Journal de bord : croisière de Anvers à Valparaiso du 3 au 10 février 2015
Mardi 3 février
Nous sommes à Anvers où Annie m’a accompagné pour l’embarquement sur le Spirit of Hambourg, porte container de la compagnie Hamburg sud, à destination de Valparaiso. Le départ prévu initialement le 3 a été retardé au 4. Annie suit par internet la progression du navire. Il arrive vers 15 H à Anvers où il est supposé passer 24 H à quai. Je dois embarquer tranquillement mercredi matin, suivant les instructions de l’agent portuaire de la compagnie. Par acquis de conscience, vers 18 H, Annie téléphone au bateau, qui lui annonce un départ très tôt le lendemain matin. Affolement, départ immédiat.
Ma seule indication est « berth 1704 ». Cela parait suffisant pour le taxi. Il fait nuit. On roule une bonne vingtaine de kilomètres depuis le centre- ville. La zone portuaire est en pleine activité. Des projecteurs de partout, une noria de camions dans tous les sens.

* Données fournies

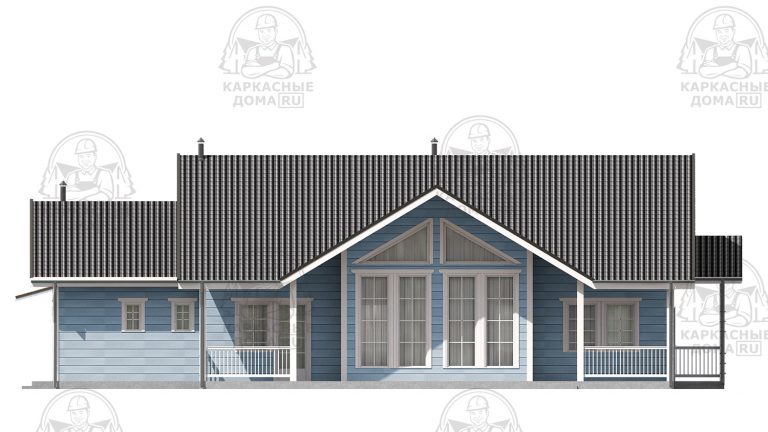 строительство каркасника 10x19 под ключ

---

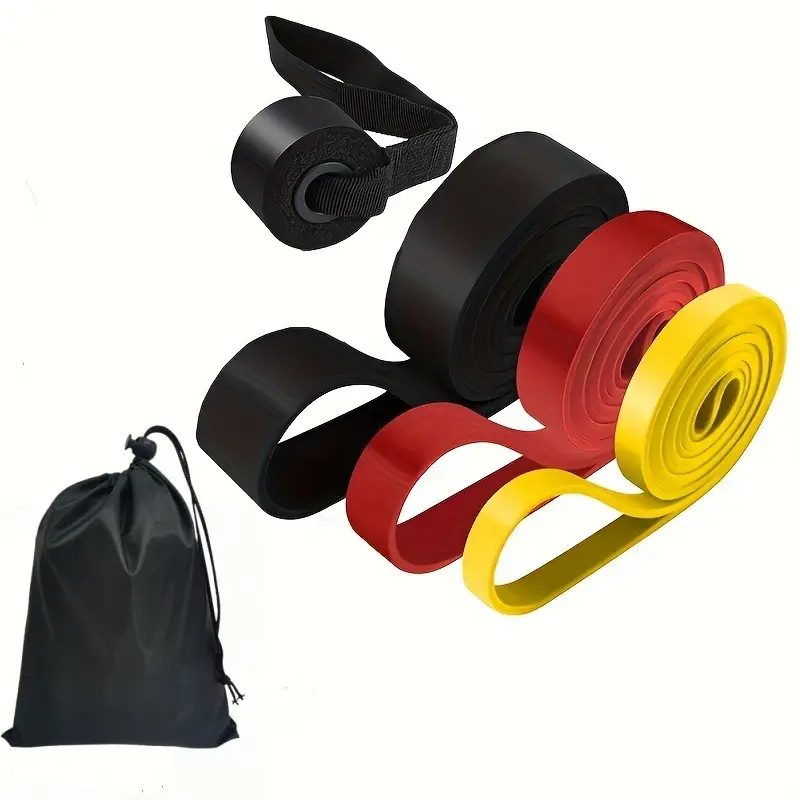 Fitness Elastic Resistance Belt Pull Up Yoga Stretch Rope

* Parties de l'exercice
1. Imprime le passage du journal de bord qui va de « Ma seule indication » jusqu'à « tous les sens. ».
2. Réponds à ces questions sur le journal de bord :
(a) Quel est le nom du porte-conteneurs à bord duquel se fait l'embarquement ?
(b) Quelle est la seule indication disponible pour rejoindre le navire ?
(c) Quelle distance le taxi parcourt-il depuis le centre-ville ?

* Réponses attendues
1.
Ma seule indication est « berth 1704 ». Cela parait suffisant pour le taxi. Il fait nuit. On roule une bonne vingtaine de kilomètres depuis le centre- ville. La zone portuaire est en pleine activité. Des projecteurs de partout, une noria de camions dans tous les sens.

2.
(a) Le Spirit of Hambourg.
(b) « berth 1704 ».
(c) Une bonne vingtaine de kilomètres.